— begin —
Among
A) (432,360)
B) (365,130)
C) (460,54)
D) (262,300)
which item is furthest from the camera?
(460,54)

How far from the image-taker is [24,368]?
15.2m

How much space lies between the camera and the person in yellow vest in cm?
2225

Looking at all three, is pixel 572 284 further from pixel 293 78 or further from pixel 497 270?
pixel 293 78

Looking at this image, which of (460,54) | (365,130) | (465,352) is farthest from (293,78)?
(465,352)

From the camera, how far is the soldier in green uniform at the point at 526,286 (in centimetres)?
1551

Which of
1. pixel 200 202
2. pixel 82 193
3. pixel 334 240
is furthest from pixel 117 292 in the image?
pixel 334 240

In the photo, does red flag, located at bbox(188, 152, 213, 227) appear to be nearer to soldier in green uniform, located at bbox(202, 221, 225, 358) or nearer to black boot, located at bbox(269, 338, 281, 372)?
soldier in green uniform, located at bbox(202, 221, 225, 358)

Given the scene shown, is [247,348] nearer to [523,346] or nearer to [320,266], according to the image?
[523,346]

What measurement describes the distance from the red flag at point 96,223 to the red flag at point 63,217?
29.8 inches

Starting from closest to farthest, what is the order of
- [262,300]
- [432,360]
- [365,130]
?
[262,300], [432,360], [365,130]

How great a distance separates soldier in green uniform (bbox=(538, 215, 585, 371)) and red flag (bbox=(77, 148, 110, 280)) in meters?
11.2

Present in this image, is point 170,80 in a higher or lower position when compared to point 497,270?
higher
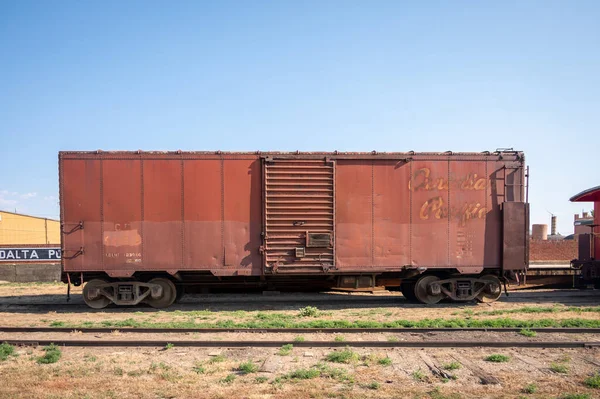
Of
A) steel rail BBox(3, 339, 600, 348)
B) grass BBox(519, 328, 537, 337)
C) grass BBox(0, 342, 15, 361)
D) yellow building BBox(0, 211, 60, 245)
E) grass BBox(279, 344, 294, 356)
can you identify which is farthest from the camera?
yellow building BBox(0, 211, 60, 245)

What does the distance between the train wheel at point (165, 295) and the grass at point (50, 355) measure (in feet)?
15.1

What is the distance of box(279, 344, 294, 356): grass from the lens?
316 inches

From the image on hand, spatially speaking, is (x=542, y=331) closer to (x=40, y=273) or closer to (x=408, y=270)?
(x=408, y=270)

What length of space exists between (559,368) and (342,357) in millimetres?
3313

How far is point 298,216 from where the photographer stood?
12.6m

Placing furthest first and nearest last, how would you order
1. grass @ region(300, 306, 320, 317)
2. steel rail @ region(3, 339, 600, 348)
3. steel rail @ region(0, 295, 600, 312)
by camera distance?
steel rail @ region(0, 295, 600, 312), grass @ region(300, 306, 320, 317), steel rail @ region(3, 339, 600, 348)

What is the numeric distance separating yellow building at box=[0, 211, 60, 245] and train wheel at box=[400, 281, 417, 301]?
31374mm

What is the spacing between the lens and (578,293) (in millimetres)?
15672

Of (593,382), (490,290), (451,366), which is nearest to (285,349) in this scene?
(451,366)

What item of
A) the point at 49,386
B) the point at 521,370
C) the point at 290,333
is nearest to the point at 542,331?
the point at 521,370

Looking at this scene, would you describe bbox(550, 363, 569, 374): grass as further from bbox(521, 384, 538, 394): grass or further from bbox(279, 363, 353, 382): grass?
bbox(279, 363, 353, 382): grass

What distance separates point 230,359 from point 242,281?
5.55m

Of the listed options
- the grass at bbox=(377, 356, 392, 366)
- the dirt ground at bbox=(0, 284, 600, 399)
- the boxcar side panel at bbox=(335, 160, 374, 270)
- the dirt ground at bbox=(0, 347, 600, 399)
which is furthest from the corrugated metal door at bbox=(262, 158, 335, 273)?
the grass at bbox=(377, 356, 392, 366)

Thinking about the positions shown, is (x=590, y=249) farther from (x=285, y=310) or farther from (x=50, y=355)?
(x=50, y=355)
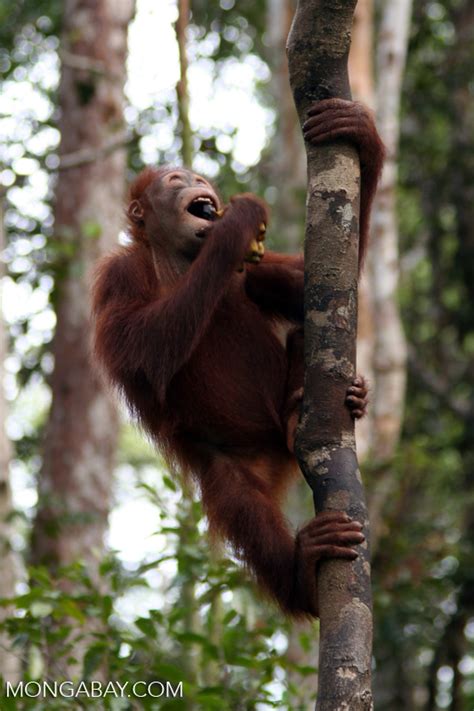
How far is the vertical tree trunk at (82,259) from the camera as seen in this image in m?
6.70

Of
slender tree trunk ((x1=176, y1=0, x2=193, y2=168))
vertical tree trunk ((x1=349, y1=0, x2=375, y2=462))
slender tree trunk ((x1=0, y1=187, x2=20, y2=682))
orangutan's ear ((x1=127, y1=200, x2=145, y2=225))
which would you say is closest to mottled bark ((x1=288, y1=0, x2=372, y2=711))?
orangutan's ear ((x1=127, y1=200, x2=145, y2=225))

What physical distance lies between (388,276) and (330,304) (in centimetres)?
606

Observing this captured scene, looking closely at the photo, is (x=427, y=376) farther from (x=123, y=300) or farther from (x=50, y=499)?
(x=123, y=300)

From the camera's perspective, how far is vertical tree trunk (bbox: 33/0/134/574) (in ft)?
22.0

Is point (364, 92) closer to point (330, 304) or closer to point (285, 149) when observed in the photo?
point (285, 149)

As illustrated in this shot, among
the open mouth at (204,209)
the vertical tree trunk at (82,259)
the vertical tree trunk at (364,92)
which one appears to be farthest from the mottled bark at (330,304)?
the vertical tree trunk at (364,92)

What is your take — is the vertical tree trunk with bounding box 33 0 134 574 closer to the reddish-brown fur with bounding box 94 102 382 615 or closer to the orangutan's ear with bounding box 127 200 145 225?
the orangutan's ear with bounding box 127 200 145 225

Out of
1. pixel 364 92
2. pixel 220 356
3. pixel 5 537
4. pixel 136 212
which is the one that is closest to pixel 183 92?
pixel 136 212

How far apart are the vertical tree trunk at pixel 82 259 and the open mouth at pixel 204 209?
158cm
— end —
◆ Task prompt ◆
Please return, character for character, the stretch from the line containing "What is your" through the final line of the entries, both ends included.

◆ Result of the task ◆
What is your take — is the vertical tree trunk with bounding box 33 0 134 574 closer to the reddish-brown fur with bounding box 94 102 382 615 or closer to the orangutan's ear with bounding box 127 200 145 225?
the orangutan's ear with bounding box 127 200 145 225

Out of
1. pixel 364 92
2. pixel 220 356
3. pixel 5 537
4. pixel 136 212
which is the one that is closest to pixel 183 92?
pixel 136 212

How far apart are the vertical tree trunk at pixel 82 259 and the open mouth at pixel 204 209?
158cm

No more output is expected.